Former president of Portugal Jorge Sampaio has died
The former president was a central figure in national political life during the first three decades of democracy, which he helped to strengthen. He died at the age of 81.
Jorge Sampaio, a former president of Portugal, has died at the age of 81, a source in his family told Lusa on Friday.
The former head of state had since August 27 been at Lisbon’s Santa Cruz Hospital, having been admitted with respiratory difficulties.
Sampaio had been in the Algarve, but after experiencing breathing difficulties, and “given his history of being a heart patient”, was transferred to Lisbon, a source from his office said at the time.
Sampaio served two terms as Portugal’s head of state, between 1996 and 2006.
In 1989, he had been elected leader of the Socialist Party (PS) and the following year became mayor of Lisbon, a position to which he was re-elected in 1993.
After serving as president of Portugal, in 2006 he was appointed by the secretary-general of the United Nations, António Guterres – a former prime minister of Portugal and former leader of the PS – as his Special Envoy for the Fight against Tuberculosis. Between 2007 and 2013 he was also UN High Representative for the Alliance of Civilizations.

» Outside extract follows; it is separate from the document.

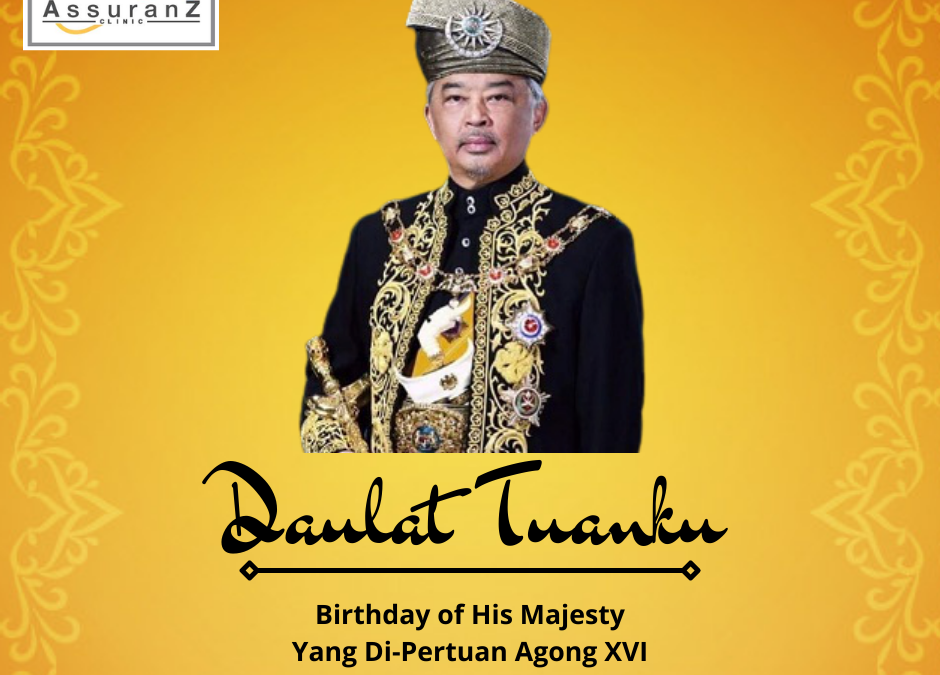 YANG DI-PERTUAN AGONG BIRTHDAY CLINIC CLOSURE NOTIFICATION (07/06/2021) 最高元首华诞诊所休息通知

Up until his death, he had chaired the Global Platform for Syrian Students, which he himself founded in 2013 with the aim of responding to the academic emergency that the conflict in Syria had created, leaving thousands of students without access to education.
Prime minister António Costa has decreed three days of national mourning, from Saturday to Monday, following the death of the former President of Portugal, Jorge Sampaio.